=== VORGEGEBENER TEXT ===
So zumindest habe ich Es verstanden, und so ist es nach dem ersten Lesen zu einem Buch geworden, dass mich in der Summe mehr berührt hat als jedes andere, und das ich mittlerweile eindeutig als meinen Lieblingsroman bezeichnen kann. Dabei habe ich Es erst vor vier Jahren kennengelernt, als ich selbst längst erwachsen war, und die kleinen Ängste der Kinder auch für mich nur noch dunkle Erinnerung waren. Es hat mich an vieles erinnert: Die erste Schwärmerei für ein Mädchen; das Dilemma, Mädchen doch eigentlich doof finden zu müssen; die Überforderung im Angesicht von Gerüchten über Mörder, die einige größere Kinder gestreut hatten; das ganz reale Mobbing der Schulhof-Rowdys.

Schon in der ersten Verfilmung die prägnanteste Szene: George Denbrough im Gespräch mit Pennywise

Dass ich Es erst vor kurzem zum ersten Mal las, liegt dabei nicht an mangelndem Interesse, sondern an der ersten Verfilmung: Der TV-Zweiteiler mit Tim Curry in der Hauptrolle hat zwar seine schönen Momente, reduziert die Geschichte aber viel zu sehr auf die Oberflächlichkeiten. Dazu kommt: Hier ist kaum etwas gruselig. Schon damals wartete ich insgesamt gut drei Stunden darauf, dass nun endlich mal etwas Schreckliches passiert, davon konnte aber kaum die Rede. So sprach mich Es weder über seine Charaktere an, noch konnte das kaum vorhandene Splatter-Element meine jugendliche Sensationsgier befriedigen.

Mittlerweile sieht das etwas anders aus: Meine Ansprüche an Literatur ebenso wie an Filme sind etwas andere geworden, und kurz, nachdem ich Es zum ersten Mal las, folgte die Meldung, dass eine Neuverfilmung im Gespräch sei. Ein schöner Zufall für mich, der seine Meinung über den alten Zweiteiler auch nach der ersten Lektüre des Buches nicht ändern konnte. Vier Jahre später, in denen ich das Buch gleich mehrmals las, ist die Neuverfilmung von Andrés Muschietti nun da, schlägt einen Rekord nach dem anderen, und versetzt mich in die seltsame Situation, dass nun plötzlich alle wieder über das dreißig Jahre alte Buch reden und mich nach meiner Meinung fragen.

=== DATENTEIL ===
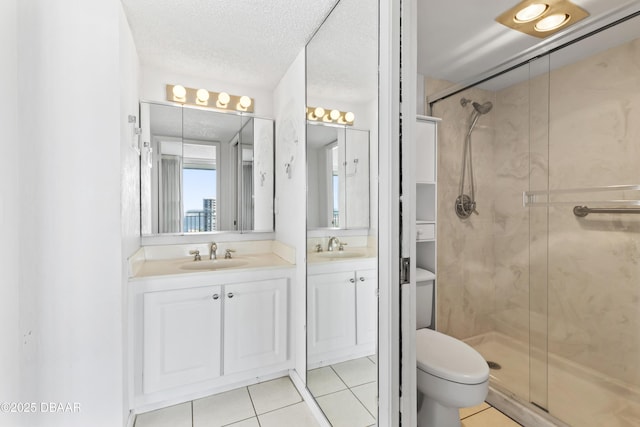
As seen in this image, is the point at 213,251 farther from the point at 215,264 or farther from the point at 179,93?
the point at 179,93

* * *

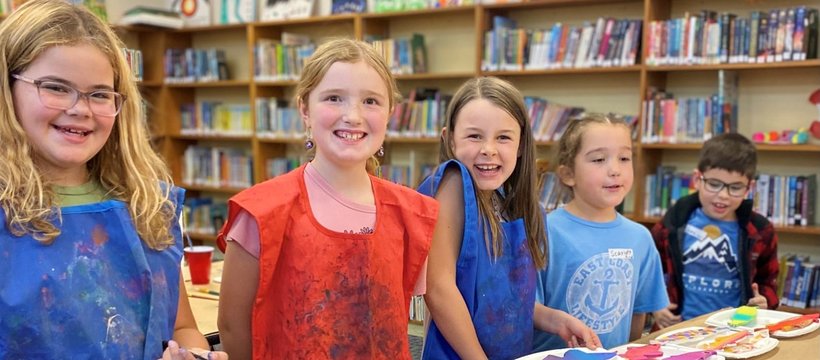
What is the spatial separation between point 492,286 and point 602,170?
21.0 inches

=== AUFGABEN ===
[a] Übersetze aus dem Text über den Roman Es den folgenden Satz ins Englische: „Dabei habe ich Es erst vor vier Jahren kennengelernt, als ich selbst längst erwachsen war, und die kleinen Ängste der Kinder auch für mich nur noch dunkle Erinnerung waren.“
[b] Ändere im Text über den Roman Es den Abschnitt, der bei den Worten „So zumindest habe“ beginnt und nach „Mobbing der Schulhof-Rowdys.“ endet, indem du „Schulhof-Rowdys“ durch „Pausenhof-Rowdys“ ersetzt, und gib ihn wieder.
[c] Schreibe den Text über den Roman Es im Anschluss an seinen letzten Satz weiter.
Die Einträge spielen hierfür keine Rolle.

=== LÖSUNGEN ===
[a] Yet I only got to know It four years ago, when I had long since grown up myself, and the children's little fears had become only a dim memory for me, too.

[b]
So zumindest habe ich Es verstanden, und so ist es nach dem ersten Lesen zu einem Buch geworden, dass mich in der Summe mehr berührt hat als jedes andere, und das ich mittlerweile eindeutig als meinen Lieblingsroman bezeichnen kann. Dabei habe ich Es erst vor vier Jahren kennengelernt, als ich selbst längst erwachsen war, und die kleinen Ängste der Kinder auch für mich nur noch dunkle Erinnerung waren. Es hat mich an vieles erinnert: Die erste Schwärmerei für ein Mädchen; das Dilemma, Mädchen doch eigentlich doof finden zu müssen; die Überforderung im Angesicht von Gerüchten über Mörder, die einige größere Kinder gestreut hatten; das ganz reale Mobbing der Pausenhof-Rowdys.

[c]
Es, wie es jetzt im Kino läuft, ist dabei nur die erste Hälfte der Geschichte. Im Gegensatz zu vielen anderen Kino-Mehrteilern wurde hier nicht back-to-back gedreht – tatsächlich wurde die Produktion des zweiten Teils erst wenige Tage vor Veröffentlichung des ersten beschlossen, und die Dreharbeiten werden erst 2018 beginnen. Wer das Buch kennt, weiß, das in diesem Fall ein Zweiteiler eine durchaus angemessene Lösung ist, und das nicht nur aufgrund des enormen Volumens des Ausgangsmaterials. Die Geschichte von Es teilt sich in zwei Zeitebenen. In der ersten (1958 im Roman und 1989 im Film) treffen sich sieben Kinder, die alle auf ihre Weise Außenseiter sind, die für ihr junges Alter schon zu viel Schlimmes erlebt haben. Sie alle werden mit dem namenlosen Bösen konfrontiert, welches sie Es nennen, nehmen die Herausforderung aber an, und versuchen, Seinem Geheimnis auf die Schliche zu kommen und es zu besiegen. Das alles, während die „reale Welt“ ihnen das Leben nicht einfacher macht: Pubertät, Mobbing, Missbrauch, Rassismus – Alltag für die sieben Kinder. Der zweite Teil hingegen betrachet das Leben dieser Kinder als Erwachsene, die ihre Kindheit und die schrecklichen Erlebnisse vergessen und verdrängt haben – bis ein Anruf eines alten Freundes mit einem Satz alle Narben aufreißt und an ein altes Versprechen erinnert: „Es ist wieder da.“

Der Club der Verlierer kurz vor dem Ziel. Hier haust Es.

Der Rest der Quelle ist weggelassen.